The Uncertain Legacy of Crisis
“L’Unione europea è coinvolta nella peggiore crisi degli ultimi decenni, una crisi interna che rischia di bloccare anche lo sviluppo di una politica estera coerente e attiva e che costringe gli Stati europei a rivalutare il loro approccio geostrategico. Eppure, non tutto il male viene per nuocere: bisogna tenere a mente che l’Europa è sempre progredita proprio in tempi di crisi”.
Lo dice Richard Youngs, professore di relazioni internazionali all'Università di Warwick e senior associate presso il Carnegie Europe Center. Youngs era il protagonista del convegno organizzato dallo IAI a Roma, in occasione della presentazione del suo libro “The uncertain legacy of crisis – European foreign policy faces the future”, che esamina il lascito della crisi nei paesi dell’ue e le ricadute che tutto questo avrà sul ruolo e sul peso internazionale dell'Unione.
“Questa crisi mina la capacità della politica estera europea e ne appanna l’autorevolezza. Gli stati si chiudono a riccio concentrandosi sulla soluzione di questioni di politica nazionale. Ma ci sono anche segnali positivi: una maggiore cooperazione europea, maggiore ambizione internazionale e un impegno rivolto alla promozione dei valori di un ordine mondiale liberale”.

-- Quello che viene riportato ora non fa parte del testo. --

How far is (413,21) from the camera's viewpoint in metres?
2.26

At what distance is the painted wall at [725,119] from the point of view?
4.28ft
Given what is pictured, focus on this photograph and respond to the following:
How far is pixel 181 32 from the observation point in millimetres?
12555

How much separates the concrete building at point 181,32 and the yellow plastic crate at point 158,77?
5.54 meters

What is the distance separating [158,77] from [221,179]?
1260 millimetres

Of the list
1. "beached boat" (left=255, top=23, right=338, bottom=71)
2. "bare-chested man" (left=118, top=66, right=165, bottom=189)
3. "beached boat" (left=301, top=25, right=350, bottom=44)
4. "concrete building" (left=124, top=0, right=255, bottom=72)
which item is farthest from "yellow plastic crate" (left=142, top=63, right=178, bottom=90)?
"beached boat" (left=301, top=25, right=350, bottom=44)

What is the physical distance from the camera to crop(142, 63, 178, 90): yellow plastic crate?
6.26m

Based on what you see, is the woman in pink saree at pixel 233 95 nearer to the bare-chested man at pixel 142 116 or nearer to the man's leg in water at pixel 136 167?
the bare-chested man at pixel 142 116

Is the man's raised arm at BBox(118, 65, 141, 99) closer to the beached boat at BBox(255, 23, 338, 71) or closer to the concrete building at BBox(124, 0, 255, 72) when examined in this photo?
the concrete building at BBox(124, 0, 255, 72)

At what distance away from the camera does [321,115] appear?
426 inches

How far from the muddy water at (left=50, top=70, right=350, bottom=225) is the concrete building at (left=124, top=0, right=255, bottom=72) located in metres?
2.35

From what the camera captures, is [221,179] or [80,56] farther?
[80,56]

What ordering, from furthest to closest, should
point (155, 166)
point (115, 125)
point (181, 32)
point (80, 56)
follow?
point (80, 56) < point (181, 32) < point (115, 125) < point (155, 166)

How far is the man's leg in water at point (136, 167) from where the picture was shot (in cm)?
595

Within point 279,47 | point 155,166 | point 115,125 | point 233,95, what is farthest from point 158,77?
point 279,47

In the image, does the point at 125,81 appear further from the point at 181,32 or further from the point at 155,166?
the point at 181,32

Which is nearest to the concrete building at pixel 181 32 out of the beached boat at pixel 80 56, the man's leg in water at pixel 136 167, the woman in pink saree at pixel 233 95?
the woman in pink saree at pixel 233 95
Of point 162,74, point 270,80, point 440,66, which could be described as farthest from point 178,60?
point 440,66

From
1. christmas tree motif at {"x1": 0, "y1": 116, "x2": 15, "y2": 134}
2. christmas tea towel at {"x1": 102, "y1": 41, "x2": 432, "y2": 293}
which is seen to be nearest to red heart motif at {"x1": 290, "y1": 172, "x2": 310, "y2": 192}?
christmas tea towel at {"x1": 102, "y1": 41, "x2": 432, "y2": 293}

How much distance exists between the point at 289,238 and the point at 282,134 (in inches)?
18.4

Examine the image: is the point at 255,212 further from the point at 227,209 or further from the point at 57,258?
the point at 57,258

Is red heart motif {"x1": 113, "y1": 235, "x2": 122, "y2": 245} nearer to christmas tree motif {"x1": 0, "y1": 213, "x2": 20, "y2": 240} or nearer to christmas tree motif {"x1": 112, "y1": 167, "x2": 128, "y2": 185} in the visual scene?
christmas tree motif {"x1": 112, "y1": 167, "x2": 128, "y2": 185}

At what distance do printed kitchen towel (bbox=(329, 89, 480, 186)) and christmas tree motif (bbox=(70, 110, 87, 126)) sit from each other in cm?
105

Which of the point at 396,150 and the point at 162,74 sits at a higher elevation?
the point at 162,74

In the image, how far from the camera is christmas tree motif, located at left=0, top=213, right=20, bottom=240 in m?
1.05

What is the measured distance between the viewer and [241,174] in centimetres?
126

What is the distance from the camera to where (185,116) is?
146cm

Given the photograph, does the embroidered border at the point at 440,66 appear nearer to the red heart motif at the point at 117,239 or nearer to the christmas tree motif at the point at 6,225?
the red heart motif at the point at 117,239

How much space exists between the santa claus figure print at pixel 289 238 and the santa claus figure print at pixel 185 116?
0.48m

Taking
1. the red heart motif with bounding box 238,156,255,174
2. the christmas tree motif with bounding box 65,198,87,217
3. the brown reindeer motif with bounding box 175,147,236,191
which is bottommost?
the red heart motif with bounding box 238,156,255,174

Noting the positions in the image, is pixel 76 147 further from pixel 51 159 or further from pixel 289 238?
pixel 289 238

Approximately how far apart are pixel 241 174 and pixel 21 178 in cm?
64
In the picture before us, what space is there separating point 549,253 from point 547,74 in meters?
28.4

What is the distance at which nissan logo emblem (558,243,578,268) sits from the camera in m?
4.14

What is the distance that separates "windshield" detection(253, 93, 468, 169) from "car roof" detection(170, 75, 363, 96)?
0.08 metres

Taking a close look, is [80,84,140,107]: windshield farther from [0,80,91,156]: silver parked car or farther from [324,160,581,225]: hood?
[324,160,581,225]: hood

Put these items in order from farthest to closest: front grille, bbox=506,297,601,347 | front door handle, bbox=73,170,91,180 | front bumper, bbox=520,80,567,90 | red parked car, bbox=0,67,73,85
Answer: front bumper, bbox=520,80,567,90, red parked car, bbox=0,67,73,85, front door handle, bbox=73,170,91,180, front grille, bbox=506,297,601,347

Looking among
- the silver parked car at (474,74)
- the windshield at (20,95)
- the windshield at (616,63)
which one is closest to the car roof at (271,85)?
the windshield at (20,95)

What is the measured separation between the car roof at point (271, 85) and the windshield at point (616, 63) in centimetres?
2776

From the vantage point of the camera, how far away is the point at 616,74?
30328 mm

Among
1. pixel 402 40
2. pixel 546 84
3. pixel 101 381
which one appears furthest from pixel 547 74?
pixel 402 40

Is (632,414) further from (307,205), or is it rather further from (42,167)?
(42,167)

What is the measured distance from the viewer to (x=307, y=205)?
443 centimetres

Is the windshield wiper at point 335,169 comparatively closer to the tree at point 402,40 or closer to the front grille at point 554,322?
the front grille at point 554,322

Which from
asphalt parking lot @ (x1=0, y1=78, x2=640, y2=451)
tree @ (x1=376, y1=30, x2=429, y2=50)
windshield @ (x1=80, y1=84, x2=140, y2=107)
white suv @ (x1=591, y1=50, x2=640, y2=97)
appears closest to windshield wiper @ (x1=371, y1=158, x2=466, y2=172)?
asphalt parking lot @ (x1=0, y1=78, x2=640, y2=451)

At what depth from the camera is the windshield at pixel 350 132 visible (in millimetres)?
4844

Ma, ottimismo a parte, è innegabile che la crisi ha avuto i suoi effetti nefasti: “Il valore dell’export europeo, tra prima e dopo la crisi, è sceso del 30%. L’Ue è ancora il maggiore esportatore del mondo, ma il calo è stato pesante, e le prospettive non sono rosee. Nel 2010 – prosegue Youngs – la spesa europea per la difesa è stata la più bassa tra le grandi potenze globali. E questo, di riflesso, ha enormemente diminuito il “soft power” dell’Unione, in uno scenario internazionale che è completamente diverso da quello di 10 anni fa, con nuovi attori principali che impongono nuove strategie. L’Europa deve capirlo”.
Nel suo libro, Richard Youngs propone nuove strategie diplomatiche, politiche ed economiche che l’Ue dovrebbe attuare per uscire dallo stallo in cui si trova: il tutto incentrato sul concetto di “multi-polar liberalism”, cioè “mantenere fede all’impegno di un approccio multilaterale e liberale alla sicurezza e alla politica globale, ma facendolo in modo più razionale, selettivo e strumentale, cercando di aggiornarsi nei confronti di un panorama mondiale completamente mutato”. Questa strategia proposta da Youngs punta a reimpostare l’identità dell’UE quale attore internazionale attraverso quattro interventi fondamentali:
1) una riappropriazione del ruolo dell’Ue come potenza in grado di imporre standard e norme;
2) il superamento della logica di europeizzazione intesa come sinonimo di liberalismo;
3) un aumento della cooperazione con le democrazie emergenti attorno a problematiche di stampo globale;
4) una nuova relazione transatlantica.